Wednesday, June 10, 2009

I Don’t Like Fiction

Kindergarten draws to a close not a moment too soon for Mrs. B. As you can see from the photo, she is due any week now, and will soon have her own switch her focus from twenty-five petulant, demanding creatures to one. We were lucky to get through the school year before the blessed event—without Mrs. B’s loving encouragement, kindergarten might have been a disaster, but with her it was wonderful. Booker has grown considerably under her tutelage—he can read a little, add a little, tell stories a little. The greatest change is that he now understands that his is not the only perspective on the world, and the range of experiences that realization makes possible—humor, empathy, more strategic manipulation of his parents and his little brother—is now available to him.


He has grown in other ways, of course: as you can see, he is now six feet tall and climbing. He towers over his peers in the violin group, swaying gently like a skyscraper in heavy winds as they fiddle furiously beneath him.


He still insistently carves his own path through the standards of the Suzuki songbook, always always always starting up when everyone else starts correctly down, and building successive variations from that initial divergence. But it is less noticeable now, maybe because we are halfway napping through the recital, like most of the other parents.

Probably the most significant achievement here is that standing in front of a fitfully dozing crowd and struggling through “Go Tell Aunt Rhody” is no longer an agonizing experience for Booker.



He checks it off his list, collects his cookie, and moves on. What more can one ask?

Booker has also begun to separate the world of reality and invention.
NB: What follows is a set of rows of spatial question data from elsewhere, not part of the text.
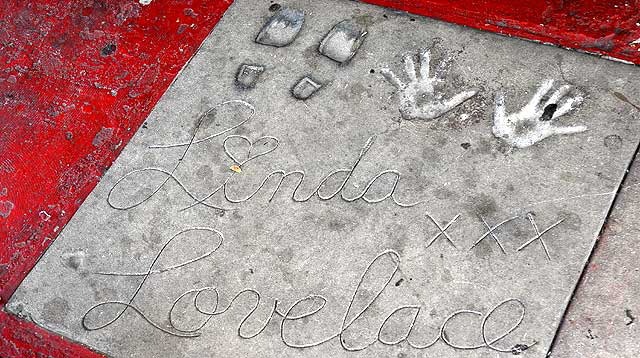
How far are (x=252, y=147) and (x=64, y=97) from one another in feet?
3.61

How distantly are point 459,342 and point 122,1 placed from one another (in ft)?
8.22

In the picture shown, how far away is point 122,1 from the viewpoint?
339cm

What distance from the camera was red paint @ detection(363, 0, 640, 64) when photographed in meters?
2.76

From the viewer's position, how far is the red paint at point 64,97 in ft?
9.00

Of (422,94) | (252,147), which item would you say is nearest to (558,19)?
(422,94)

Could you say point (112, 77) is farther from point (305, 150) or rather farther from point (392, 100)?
point (392, 100)

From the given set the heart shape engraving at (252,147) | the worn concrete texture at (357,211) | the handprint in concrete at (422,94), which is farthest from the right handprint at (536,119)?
the heart shape engraving at (252,147)

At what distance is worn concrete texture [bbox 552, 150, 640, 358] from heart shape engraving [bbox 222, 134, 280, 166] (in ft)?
4.50

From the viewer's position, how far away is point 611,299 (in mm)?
2248

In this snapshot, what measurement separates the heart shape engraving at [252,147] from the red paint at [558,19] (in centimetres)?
93

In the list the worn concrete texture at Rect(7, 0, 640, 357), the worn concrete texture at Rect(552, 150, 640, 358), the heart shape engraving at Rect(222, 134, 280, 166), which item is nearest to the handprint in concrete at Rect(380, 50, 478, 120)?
the worn concrete texture at Rect(7, 0, 640, 357)

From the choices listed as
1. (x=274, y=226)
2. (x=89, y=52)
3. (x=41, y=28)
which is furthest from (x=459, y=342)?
(x=41, y=28)

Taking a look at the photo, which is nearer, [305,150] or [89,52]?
[305,150]

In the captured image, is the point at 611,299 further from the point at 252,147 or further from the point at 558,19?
the point at 252,147
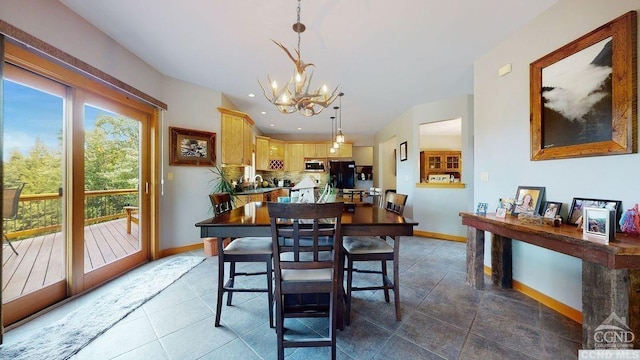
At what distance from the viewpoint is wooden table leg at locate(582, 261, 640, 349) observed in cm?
119

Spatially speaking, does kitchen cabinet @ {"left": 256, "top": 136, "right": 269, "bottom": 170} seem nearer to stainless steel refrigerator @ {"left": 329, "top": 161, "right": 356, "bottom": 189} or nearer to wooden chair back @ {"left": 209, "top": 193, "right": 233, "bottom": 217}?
stainless steel refrigerator @ {"left": 329, "top": 161, "right": 356, "bottom": 189}

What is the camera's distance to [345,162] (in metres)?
6.99

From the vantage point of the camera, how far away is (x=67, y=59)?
186 centimetres

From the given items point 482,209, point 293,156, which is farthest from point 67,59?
point 293,156

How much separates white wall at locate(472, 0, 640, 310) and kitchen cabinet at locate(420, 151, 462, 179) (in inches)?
187

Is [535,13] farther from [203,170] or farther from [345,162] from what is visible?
[345,162]

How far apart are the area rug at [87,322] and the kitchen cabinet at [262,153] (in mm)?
3783

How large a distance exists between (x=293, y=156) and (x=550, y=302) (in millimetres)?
6052

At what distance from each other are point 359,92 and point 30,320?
438 cm

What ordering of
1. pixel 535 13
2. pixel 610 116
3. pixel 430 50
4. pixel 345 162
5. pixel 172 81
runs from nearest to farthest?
pixel 610 116, pixel 535 13, pixel 430 50, pixel 172 81, pixel 345 162

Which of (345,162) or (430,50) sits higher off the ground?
(430,50)

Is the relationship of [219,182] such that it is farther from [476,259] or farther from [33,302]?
[476,259]

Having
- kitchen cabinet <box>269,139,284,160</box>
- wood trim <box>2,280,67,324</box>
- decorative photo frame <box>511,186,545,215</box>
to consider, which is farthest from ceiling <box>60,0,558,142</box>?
kitchen cabinet <box>269,139,284,160</box>


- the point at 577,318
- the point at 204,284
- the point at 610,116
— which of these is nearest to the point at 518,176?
the point at 610,116
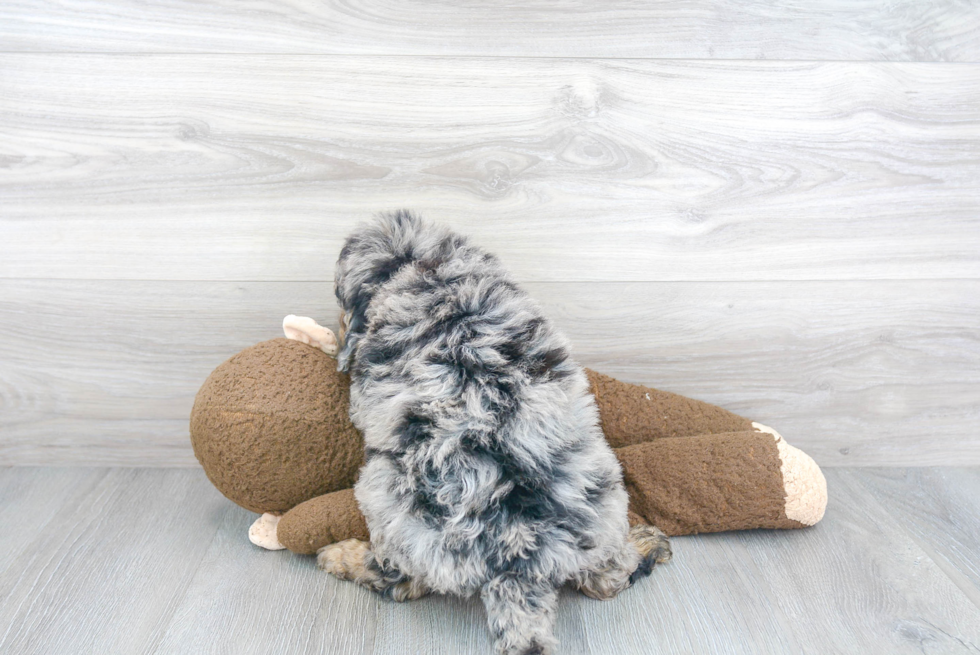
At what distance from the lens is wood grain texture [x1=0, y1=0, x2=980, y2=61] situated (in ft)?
3.37

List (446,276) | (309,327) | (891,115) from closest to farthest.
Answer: (446,276) → (309,327) → (891,115)

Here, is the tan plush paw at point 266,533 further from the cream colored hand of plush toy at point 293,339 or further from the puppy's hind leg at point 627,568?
the puppy's hind leg at point 627,568

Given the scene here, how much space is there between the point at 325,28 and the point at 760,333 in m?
0.90

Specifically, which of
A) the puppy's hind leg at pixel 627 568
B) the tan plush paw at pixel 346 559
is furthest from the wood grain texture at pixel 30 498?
the puppy's hind leg at pixel 627 568

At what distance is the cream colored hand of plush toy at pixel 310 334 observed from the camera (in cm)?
98

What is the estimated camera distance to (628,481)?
1000mm

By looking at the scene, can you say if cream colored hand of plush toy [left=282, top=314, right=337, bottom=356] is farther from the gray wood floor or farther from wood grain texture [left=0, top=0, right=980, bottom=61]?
wood grain texture [left=0, top=0, right=980, bottom=61]

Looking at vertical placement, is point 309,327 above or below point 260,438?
above

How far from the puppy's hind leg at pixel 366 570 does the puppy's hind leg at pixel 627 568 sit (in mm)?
222

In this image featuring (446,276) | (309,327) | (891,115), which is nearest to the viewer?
(446,276)

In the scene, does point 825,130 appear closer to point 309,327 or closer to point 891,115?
point 891,115

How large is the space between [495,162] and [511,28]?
0.21 meters

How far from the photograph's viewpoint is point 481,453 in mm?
768

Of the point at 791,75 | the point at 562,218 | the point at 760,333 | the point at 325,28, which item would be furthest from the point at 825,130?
the point at 325,28
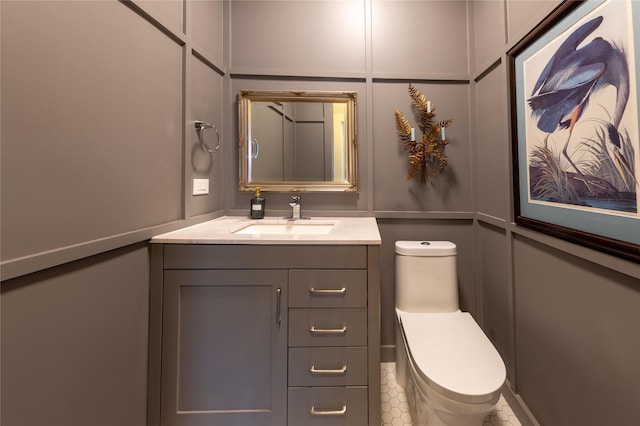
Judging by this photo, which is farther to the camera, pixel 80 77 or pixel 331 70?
pixel 331 70

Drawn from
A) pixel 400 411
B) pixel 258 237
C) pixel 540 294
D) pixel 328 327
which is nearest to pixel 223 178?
pixel 258 237

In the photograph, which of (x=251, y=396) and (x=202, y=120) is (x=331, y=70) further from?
(x=251, y=396)

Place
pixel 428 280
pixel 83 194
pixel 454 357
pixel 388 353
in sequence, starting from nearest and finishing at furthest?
pixel 83 194, pixel 454 357, pixel 428 280, pixel 388 353

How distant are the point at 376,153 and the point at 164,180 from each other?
4.01ft

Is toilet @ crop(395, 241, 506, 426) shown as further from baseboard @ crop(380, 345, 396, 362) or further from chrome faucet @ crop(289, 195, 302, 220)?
chrome faucet @ crop(289, 195, 302, 220)

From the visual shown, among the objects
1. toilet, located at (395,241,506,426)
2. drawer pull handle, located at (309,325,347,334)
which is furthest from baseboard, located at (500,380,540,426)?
drawer pull handle, located at (309,325,347,334)

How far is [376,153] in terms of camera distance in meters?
1.74

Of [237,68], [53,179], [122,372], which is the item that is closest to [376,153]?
[237,68]

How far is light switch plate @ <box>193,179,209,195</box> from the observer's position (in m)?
1.42

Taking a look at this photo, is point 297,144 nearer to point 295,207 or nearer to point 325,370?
point 295,207

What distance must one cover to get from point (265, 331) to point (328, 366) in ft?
0.96

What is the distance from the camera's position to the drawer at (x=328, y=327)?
1083mm

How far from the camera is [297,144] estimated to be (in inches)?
68.1

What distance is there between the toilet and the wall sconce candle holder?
0.52 m
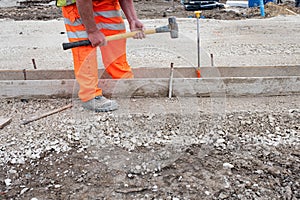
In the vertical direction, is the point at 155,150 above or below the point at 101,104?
below

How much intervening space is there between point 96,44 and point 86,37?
30 centimetres

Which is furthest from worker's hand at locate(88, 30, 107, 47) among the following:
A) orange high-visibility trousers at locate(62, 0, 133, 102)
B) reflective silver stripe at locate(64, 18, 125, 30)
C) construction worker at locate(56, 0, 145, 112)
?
reflective silver stripe at locate(64, 18, 125, 30)

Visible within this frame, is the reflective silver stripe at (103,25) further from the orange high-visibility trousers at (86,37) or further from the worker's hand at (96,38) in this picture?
the worker's hand at (96,38)

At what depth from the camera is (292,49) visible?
6.49 meters

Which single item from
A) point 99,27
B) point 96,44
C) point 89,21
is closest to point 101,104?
point 96,44

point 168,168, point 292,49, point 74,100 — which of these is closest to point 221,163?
point 168,168

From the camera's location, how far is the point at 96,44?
3332 millimetres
We were watching Angus Lost a few weeks ago—the tale of a curious Scot terrier who escapes his yard and has a rousting adventure about town—when Booker asked, “Is this fiction?” Well, kid, generally when the pet dog talks to the goat, its fiction, but I’ll let you make the call.

Not long afterwards, he determined his preference, telling Mary at storytime, “I don’t like fiction. I like non-fiction.”

That excludes the world of toy cars, of course. But that is another story.